HT: Tell us about your funding efforts.
SB: Before I went out to look for funding, in early November, I took a trip to visit my supplier alliances to continue the discussion on the SHEMP project and to determine if we had all the pieces in place. Once that was confirmed, I created the business and financial model. It has been received very well with high interest. I am currently working towards an investment with a farmers co-op. This excites me in several ways including the ability to provide a way for those farmers to monetize their crop in an ongoing contractual basis, and the ability to achieve consistency of hemp bast fiber for the production of SHEMP.
HT: What are the key considerations, challenges, goals, etc. in a multi-stakeholder collaboration?
SB: Multi-stakeholder collaborations are not legal partnerships; they are alliances. Stakeholders is a great term as successful alliances are formed among enterprises that share complementary assets, strengths, risks, rewards and control. It is imperative to form alliances in today’s world – whether long-term strategic or short-term tactical – as customers are more demanding of services and solutions from their suppliers. Time-to-market is critical and leveraging each other’s strengths can produce a powerful competitive advantage.
HT How can hemp stakeholders best organize themselves around that concept?

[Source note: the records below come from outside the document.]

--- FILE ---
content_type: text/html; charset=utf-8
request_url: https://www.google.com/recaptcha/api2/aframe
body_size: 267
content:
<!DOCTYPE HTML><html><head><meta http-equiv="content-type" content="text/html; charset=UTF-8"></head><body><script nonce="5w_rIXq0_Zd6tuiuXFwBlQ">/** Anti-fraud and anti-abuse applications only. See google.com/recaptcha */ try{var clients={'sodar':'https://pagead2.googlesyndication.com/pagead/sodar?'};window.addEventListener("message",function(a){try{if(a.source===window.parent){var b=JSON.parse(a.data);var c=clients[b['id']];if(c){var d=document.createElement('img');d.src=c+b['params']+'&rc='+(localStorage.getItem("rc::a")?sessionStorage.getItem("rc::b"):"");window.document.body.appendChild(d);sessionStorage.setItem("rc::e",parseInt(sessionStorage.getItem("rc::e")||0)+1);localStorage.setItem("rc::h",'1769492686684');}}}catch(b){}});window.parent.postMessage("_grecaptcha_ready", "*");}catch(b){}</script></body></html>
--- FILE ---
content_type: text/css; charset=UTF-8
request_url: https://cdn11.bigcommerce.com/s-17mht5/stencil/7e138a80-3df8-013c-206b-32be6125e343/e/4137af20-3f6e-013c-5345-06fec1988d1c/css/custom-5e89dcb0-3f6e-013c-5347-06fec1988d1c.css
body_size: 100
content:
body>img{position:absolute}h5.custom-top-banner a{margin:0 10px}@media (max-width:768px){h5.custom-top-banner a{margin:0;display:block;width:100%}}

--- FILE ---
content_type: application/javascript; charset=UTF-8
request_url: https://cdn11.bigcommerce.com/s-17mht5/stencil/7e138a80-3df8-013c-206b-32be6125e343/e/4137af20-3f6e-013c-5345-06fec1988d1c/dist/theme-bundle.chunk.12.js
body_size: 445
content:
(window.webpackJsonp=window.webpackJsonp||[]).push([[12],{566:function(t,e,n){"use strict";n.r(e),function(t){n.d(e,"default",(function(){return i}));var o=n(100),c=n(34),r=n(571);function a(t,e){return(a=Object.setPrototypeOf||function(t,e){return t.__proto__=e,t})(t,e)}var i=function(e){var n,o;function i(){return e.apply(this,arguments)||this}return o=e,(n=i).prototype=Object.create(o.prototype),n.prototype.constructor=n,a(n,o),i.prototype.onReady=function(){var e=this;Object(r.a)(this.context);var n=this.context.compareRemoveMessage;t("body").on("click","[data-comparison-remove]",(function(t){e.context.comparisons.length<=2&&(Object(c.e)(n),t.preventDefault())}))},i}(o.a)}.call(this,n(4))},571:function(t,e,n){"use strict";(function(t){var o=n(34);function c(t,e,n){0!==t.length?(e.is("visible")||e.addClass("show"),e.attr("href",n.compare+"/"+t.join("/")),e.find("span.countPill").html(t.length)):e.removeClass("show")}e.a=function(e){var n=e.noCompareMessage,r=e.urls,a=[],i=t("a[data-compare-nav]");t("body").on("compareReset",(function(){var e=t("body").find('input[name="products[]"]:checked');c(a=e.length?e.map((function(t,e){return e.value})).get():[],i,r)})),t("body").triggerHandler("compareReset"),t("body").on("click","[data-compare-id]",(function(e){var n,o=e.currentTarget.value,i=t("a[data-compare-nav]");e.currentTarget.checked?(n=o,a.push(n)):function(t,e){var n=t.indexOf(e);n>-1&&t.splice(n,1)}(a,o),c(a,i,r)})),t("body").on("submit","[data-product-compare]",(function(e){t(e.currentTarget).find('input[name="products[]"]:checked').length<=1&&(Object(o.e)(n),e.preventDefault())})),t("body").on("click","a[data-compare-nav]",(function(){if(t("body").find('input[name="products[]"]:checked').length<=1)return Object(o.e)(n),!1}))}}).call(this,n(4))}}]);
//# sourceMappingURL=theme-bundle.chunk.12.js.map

SB: First, they need to open themselves up to the idea. You cannot do it alone as no one is good at every facet of creating a successful business. They need to take an honest assessment of what they are good at and where they need help to achieve the synergy and chemistry of 1+1=3. They must have an underlying belief in reciprocity to work together to define a vision of what success looks like, and how they are going to get there. Intimacy, trust and commitment are the keys.
Governance structures need to be put in place to keep the alliance on track. Buy-in is required from all involved from top to bottom. With so many entrepreneurial people in the hemp industry, this idea may seem opposite to why they started their companies. But the alliance revolution is here and that’s what it takes to build a more profitable, more competitive, more durable business in today’s fast growing hemp segments.